6329905 last part was a joke of course batmans dc. Though you know Deadpool could pull it off
Vemon
Hmmm, main requirement is that the guy has to be able to survive the encounter and then Wade coming after him if Chryssi isn't pleased.
Captain America (Steve/Bucky doesn't matter), Ghost Rider, Hulk, and maybe Spidey if certain events have taken place, and Silver Surfer.

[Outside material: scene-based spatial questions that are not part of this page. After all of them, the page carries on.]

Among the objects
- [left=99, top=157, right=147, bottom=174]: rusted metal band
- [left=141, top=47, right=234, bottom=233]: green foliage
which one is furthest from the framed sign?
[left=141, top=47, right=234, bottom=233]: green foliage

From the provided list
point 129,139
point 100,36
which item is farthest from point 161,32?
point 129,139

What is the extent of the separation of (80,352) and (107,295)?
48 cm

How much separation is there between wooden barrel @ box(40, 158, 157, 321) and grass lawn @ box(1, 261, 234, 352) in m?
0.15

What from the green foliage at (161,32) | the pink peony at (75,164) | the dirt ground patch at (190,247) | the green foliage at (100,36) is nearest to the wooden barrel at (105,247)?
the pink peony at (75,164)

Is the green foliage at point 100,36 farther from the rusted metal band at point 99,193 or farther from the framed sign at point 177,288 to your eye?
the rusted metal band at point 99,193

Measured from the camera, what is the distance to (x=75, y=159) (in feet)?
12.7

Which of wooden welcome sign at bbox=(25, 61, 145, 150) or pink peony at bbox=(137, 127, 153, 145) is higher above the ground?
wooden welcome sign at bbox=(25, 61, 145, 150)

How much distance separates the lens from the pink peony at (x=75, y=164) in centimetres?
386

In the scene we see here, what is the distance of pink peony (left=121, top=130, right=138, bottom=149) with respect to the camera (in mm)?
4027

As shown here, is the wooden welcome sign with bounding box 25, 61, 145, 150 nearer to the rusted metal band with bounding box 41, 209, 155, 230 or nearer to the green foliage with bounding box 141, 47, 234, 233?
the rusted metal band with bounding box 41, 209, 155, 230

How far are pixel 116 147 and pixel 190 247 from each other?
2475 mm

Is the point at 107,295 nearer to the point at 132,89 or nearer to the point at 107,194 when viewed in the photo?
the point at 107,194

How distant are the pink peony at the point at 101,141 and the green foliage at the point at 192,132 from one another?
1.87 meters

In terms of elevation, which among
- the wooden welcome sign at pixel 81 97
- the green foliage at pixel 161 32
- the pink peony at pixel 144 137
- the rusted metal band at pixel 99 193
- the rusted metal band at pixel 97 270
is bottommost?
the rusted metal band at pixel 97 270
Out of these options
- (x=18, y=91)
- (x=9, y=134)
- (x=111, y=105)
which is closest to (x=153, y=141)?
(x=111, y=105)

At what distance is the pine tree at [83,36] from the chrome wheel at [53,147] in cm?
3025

Oh yeah, has Chryssi met X-23 yet?? I can totally see the two of them being besties and raising hell that their fathers have to deal with.
6329215 Genius!
6329950
Uhhh, how the hell would that work!?!?! If dude gets bigger the more worked-up he gets, think about how huge his junk would be, and the fact that Chrysalis would send his heart rate through the ceiling, and he'd just keep getting bigger.
HOLD THE PHONE
Clearly, the only appropriate option to have someone sire Chryssy's clutch is:
THE SENTRY
He's got just the right amount of evil-insanity due to The Void, pretty sure he wound up being the cause of his ex-wife's death, and Chryssy's hive will be ridiculously OP to the level of Golden Age Superman.